Speaker, addressing the needs and aspirations of young people is an important element of involving them in our efforts to regenerate our communities, buid social capital and grow the economy. In the past year we have set up a youth job support programme at our Bellville district office. More than 200 young people have already used the centre and it is our intention to roll this out to all 16 of our district offices. The Directorate Monitoring and Evaluation increased its capacity by employing 11 unemployed graduates from impoverished communities who are also actively involved in community structures. We will also employ 20 youth development workers to facilitate intersectoral programmes. An additional amount of R5,2 m has been set aside for youth programmes, which include 200 youth internships. A further 100 youth interns will be recruited to undergo administrative skills training.

Our efforts will mean little if our young people continue to fall prey to the scourge of drugs and alcohol. For this purpose, we set aside more than R6 million to expand community-based prevention, counselling, treatment and after care services for young people.


Mr Speaker, Cabinet is currently studying the proposed Poverty Reduction Strategy, which will inform our collective intervention in reducing poverty in the province.

Poverty is demeaning, inconvenient and energy sapping. Our best efforts will therefore mean little if we do not launch a concerted attack on poverty as poverty exacerbates most other prevailing conditions. In this province and this country people are not only poor because they do not have food, housing and personal security. They are poor because they have been denied access to opportunities and public institutions.

Thus the purpose of our recently developed Provincial Integrated Poverty Reduction Strategy is to deliver on poverty in its many dimensions by ensuring that the livelihoods that people create for themselves are sustainable and improve the quality of their lives; that safety nets are created for the poor and vulnerable; that social, human and institutional capital is strengthened, that support, training and mentoring mechanisms are in place.

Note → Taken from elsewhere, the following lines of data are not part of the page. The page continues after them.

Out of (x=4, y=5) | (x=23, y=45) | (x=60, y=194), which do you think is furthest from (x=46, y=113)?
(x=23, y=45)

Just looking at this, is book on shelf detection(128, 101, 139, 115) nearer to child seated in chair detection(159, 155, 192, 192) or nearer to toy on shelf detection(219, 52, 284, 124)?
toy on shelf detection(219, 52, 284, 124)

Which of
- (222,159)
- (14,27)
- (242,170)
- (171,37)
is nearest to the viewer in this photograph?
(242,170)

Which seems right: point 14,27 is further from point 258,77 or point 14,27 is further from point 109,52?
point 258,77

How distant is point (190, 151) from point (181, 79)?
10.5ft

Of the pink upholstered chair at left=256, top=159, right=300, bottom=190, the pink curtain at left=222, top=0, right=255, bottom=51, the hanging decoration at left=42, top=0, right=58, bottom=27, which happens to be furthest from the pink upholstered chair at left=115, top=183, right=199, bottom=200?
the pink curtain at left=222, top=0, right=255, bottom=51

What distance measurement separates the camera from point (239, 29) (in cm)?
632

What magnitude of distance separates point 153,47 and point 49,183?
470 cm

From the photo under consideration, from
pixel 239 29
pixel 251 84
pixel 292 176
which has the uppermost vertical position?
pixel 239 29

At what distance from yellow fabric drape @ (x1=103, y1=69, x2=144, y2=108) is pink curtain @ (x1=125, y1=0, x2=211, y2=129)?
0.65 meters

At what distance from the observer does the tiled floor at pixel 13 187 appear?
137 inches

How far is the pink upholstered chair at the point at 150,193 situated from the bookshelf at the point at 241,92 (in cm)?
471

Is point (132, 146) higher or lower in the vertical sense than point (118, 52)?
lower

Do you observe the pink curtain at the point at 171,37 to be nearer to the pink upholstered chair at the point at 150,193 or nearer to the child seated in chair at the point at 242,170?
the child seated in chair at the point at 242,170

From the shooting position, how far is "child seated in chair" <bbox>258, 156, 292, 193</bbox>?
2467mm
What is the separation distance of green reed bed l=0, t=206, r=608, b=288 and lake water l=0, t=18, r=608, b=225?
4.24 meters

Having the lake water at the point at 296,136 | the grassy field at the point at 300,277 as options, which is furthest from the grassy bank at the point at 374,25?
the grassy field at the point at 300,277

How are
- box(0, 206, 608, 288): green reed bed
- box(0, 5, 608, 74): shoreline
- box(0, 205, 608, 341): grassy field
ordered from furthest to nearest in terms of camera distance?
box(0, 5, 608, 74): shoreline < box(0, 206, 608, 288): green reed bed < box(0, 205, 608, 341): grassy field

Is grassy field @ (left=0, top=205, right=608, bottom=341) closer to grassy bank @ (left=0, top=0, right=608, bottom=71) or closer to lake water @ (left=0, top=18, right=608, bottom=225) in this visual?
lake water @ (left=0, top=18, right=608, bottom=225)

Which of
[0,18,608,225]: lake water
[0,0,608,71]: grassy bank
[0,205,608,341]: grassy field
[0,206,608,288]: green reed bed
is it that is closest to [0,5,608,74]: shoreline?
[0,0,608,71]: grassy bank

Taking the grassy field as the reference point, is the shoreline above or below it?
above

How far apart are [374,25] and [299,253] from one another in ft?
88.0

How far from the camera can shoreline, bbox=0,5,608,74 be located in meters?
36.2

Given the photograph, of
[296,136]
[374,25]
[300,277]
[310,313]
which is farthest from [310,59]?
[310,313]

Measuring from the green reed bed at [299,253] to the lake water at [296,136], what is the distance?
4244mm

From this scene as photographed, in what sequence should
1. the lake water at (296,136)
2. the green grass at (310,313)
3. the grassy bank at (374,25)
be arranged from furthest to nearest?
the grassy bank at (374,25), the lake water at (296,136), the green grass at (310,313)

The budget of R31 m (R20 m as a national conditional grant and R11 m from provincial funds) will enable us to strengthen and ensure the viability and sustainability of pilot programmes especially in the presidential nodal areas, resource new programmes and support projects in the Project Consolidate areas, explore new methods of intervention and leverage additional resources and support local government initiatives. In this regard we have signed Memorandums of Agreement with the following 6 local authorities :

Cape Town Unicity, Eden, Bitou, Saldanha Bay, Matzikama and Central Karoo.

Clear service agreements to operationalise these MOUs will be concluded by July this year. These agreements will outline different roles and obligations of the different partners in supporting sustainable poverty reduction initiatives in identified communities.

Speaker, this is our contribution to the building of a home for all and the creation of a South Africa that belongs to all who live in it, Black and White.